Scientist Sonia Lupien, director of the Centre for Studies on Human Stress in Montreal, says stress is “NUTS.” That is, it results from any or all of: “novelty,” “unpredictability,” a “threat” to your ego and a “sense” of low control. Lupien has written a book about her research on the topic, Well Stressed: Manage Stress Before It Turns Toxic, that has just been translated into English. (French title: Par amour du stress.)
“The general public didn’t know about my findings,” Lupien says. “I got tired of doing research to do research. I wanted to spend more time on knowledge transfer, translating this so anyone can understand it, not just other scientists.”
The book cites other recent research along with Lupien’s own work. Among the highlights:
- Stress defined. “Stress is not the same as time pressure,” she emphasizes in the book. Instead, it’s our bodies’ hard-wired response to events that are new or unpredictable, and that pose a threat to our ego or sense of control. The stress response evolved back when humans were chasing down or running from large, fearsome creatures such as mammoths, and is not so well suited to handle stresses that require less-athletic coping strategies, such as starting high school, undergoing a divorce or being passed over for a promotion. By deconstructing our stressors and figuring out which factors are involved, we can act to reduce our stress response.
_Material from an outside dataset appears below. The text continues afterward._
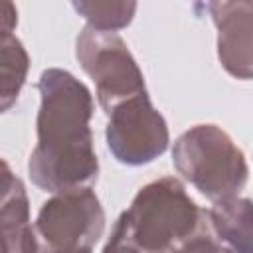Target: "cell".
Returning <instances> with one entry per match:
<instances>
[{"label": "cell", "instance_id": "3957f363", "mask_svg": "<svg viewBox=\"0 0 253 253\" xmlns=\"http://www.w3.org/2000/svg\"><path fill=\"white\" fill-rule=\"evenodd\" d=\"M172 164L211 202L237 196L249 178L243 150L217 125H196L182 132L172 148Z\"/></svg>", "mask_w": 253, "mask_h": 253}, {"label": "cell", "instance_id": "9c48e42d", "mask_svg": "<svg viewBox=\"0 0 253 253\" xmlns=\"http://www.w3.org/2000/svg\"><path fill=\"white\" fill-rule=\"evenodd\" d=\"M0 253H38L26 188L0 208Z\"/></svg>", "mask_w": 253, "mask_h": 253}, {"label": "cell", "instance_id": "2e32d148", "mask_svg": "<svg viewBox=\"0 0 253 253\" xmlns=\"http://www.w3.org/2000/svg\"><path fill=\"white\" fill-rule=\"evenodd\" d=\"M85 253H91V251H85Z\"/></svg>", "mask_w": 253, "mask_h": 253}, {"label": "cell", "instance_id": "6da1fadb", "mask_svg": "<svg viewBox=\"0 0 253 253\" xmlns=\"http://www.w3.org/2000/svg\"><path fill=\"white\" fill-rule=\"evenodd\" d=\"M38 144L28 160L32 182L51 194L91 188L99 174L89 121L93 95L73 73L51 67L40 75Z\"/></svg>", "mask_w": 253, "mask_h": 253}, {"label": "cell", "instance_id": "277c9868", "mask_svg": "<svg viewBox=\"0 0 253 253\" xmlns=\"http://www.w3.org/2000/svg\"><path fill=\"white\" fill-rule=\"evenodd\" d=\"M105 231V211L91 188L57 192L34 221L38 253H85Z\"/></svg>", "mask_w": 253, "mask_h": 253}, {"label": "cell", "instance_id": "4fadbf2b", "mask_svg": "<svg viewBox=\"0 0 253 253\" xmlns=\"http://www.w3.org/2000/svg\"><path fill=\"white\" fill-rule=\"evenodd\" d=\"M24 188V182L12 172L10 164L4 158H0V208Z\"/></svg>", "mask_w": 253, "mask_h": 253}, {"label": "cell", "instance_id": "5bb4252c", "mask_svg": "<svg viewBox=\"0 0 253 253\" xmlns=\"http://www.w3.org/2000/svg\"><path fill=\"white\" fill-rule=\"evenodd\" d=\"M103 253H146V251H142L138 245H134L130 241V237L126 235V231L123 229V225L117 221L111 231V237L107 239V243L103 247Z\"/></svg>", "mask_w": 253, "mask_h": 253}, {"label": "cell", "instance_id": "8992f818", "mask_svg": "<svg viewBox=\"0 0 253 253\" xmlns=\"http://www.w3.org/2000/svg\"><path fill=\"white\" fill-rule=\"evenodd\" d=\"M107 117V146L121 164L142 166L166 152L170 130L148 93H138L119 103Z\"/></svg>", "mask_w": 253, "mask_h": 253}, {"label": "cell", "instance_id": "9a60e30c", "mask_svg": "<svg viewBox=\"0 0 253 253\" xmlns=\"http://www.w3.org/2000/svg\"><path fill=\"white\" fill-rule=\"evenodd\" d=\"M18 26V10L12 2L0 0V36H8Z\"/></svg>", "mask_w": 253, "mask_h": 253}, {"label": "cell", "instance_id": "ba28073f", "mask_svg": "<svg viewBox=\"0 0 253 253\" xmlns=\"http://www.w3.org/2000/svg\"><path fill=\"white\" fill-rule=\"evenodd\" d=\"M206 219L211 233L233 253H251V200L223 198L206 210Z\"/></svg>", "mask_w": 253, "mask_h": 253}, {"label": "cell", "instance_id": "52a82bcc", "mask_svg": "<svg viewBox=\"0 0 253 253\" xmlns=\"http://www.w3.org/2000/svg\"><path fill=\"white\" fill-rule=\"evenodd\" d=\"M208 10L217 28V57L223 69L237 79H251V2H210Z\"/></svg>", "mask_w": 253, "mask_h": 253}, {"label": "cell", "instance_id": "5b68a950", "mask_svg": "<svg viewBox=\"0 0 253 253\" xmlns=\"http://www.w3.org/2000/svg\"><path fill=\"white\" fill-rule=\"evenodd\" d=\"M75 55L83 71L95 81L97 99L105 113L138 93H146L144 75L117 32L85 26L77 36Z\"/></svg>", "mask_w": 253, "mask_h": 253}, {"label": "cell", "instance_id": "30bf717a", "mask_svg": "<svg viewBox=\"0 0 253 253\" xmlns=\"http://www.w3.org/2000/svg\"><path fill=\"white\" fill-rule=\"evenodd\" d=\"M30 55L24 43L14 36H0V115L10 111L26 83Z\"/></svg>", "mask_w": 253, "mask_h": 253}, {"label": "cell", "instance_id": "7a4b0ae2", "mask_svg": "<svg viewBox=\"0 0 253 253\" xmlns=\"http://www.w3.org/2000/svg\"><path fill=\"white\" fill-rule=\"evenodd\" d=\"M117 221L142 251L170 253L198 231L204 210L198 208L178 178L164 176L142 186Z\"/></svg>", "mask_w": 253, "mask_h": 253}, {"label": "cell", "instance_id": "7c38bea8", "mask_svg": "<svg viewBox=\"0 0 253 253\" xmlns=\"http://www.w3.org/2000/svg\"><path fill=\"white\" fill-rule=\"evenodd\" d=\"M170 253H233V251L211 233L206 219V210H204V221L198 227V231L192 233L182 243H178Z\"/></svg>", "mask_w": 253, "mask_h": 253}, {"label": "cell", "instance_id": "8fae6325", "mask_svg": "<svg viewBox=\"0 0 253 253\" xmlns=\"http://www.w3.org/2000/svg\"><path fill=\"white\" fill-rule=\"evenodd\" d=\"M73 8L87 20V26L103 32H117L132 22V16L136 12V2L81 0V2H73Z\"/></svg>", "mask_w": 253, "mask_h": 253}]
</instances>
- Stress can make us fat in the wrong places. Under stress, our bodies mobilize energy to fight or flee, but if we do neither, that energy is stored as belly fat, for easy future access – and an increased risk of health perils such as hypertension and diabetes.
- Stress isn’t just a problem for busy, working people. “It has been shown that stress has the capacity to accelerate the aging of the brain in the elderly,” Lupien writes. “It has also been shown that stress can delay the development of some parts or functions of the brain in children.”
- Women and men react differently to stress. Recent research shows women often respond to stress by “tending or befriending” rather than by fighting or fleeing. Additionally, Lupien has found that while men can make women’s stress hormone levels rise, women can actually make men’s levels drop.
- We need stress to survive. Never mind having survived as a species by our ability to deal with mammoths – we need the vigilance associated with stress to get up on time in the morning, play sports effectively or cross the street safely.
- Stress-induced illnesses can be predicted – and prevented. Doctors can plug in numbers for an individual’s glucose, cholesterol and cortisol (stress hormone) levels and waist-to-hip ratio into a calculator and recommend action long before any single number becomes worrisome. Lupien plans to put a doctors’ version of this calculator on her website, humanstress.ca, and hopes eventually to make it available to individuals as well.
While Lupien got her start in stress research by working with older adults, she says she is doing more and more work with children and adolescents. She has some advice for parents: “Never think you can hide your stress from your kids. They have the same stress detectors that you have, and they will react to your stress if they sense any of the NUTS factors. If you won’t deal with your stress for yourself, do it for your kids.”
Finally, what stress factor affects Lupien the most? “Unpredictability,” she says. “I need to keep my life organized.”
And how does she deal with stress? “Exercise,” she says. “I walk my dog a lot. He’s in very, very good shape. Exercise works; ask my dog – he knows.”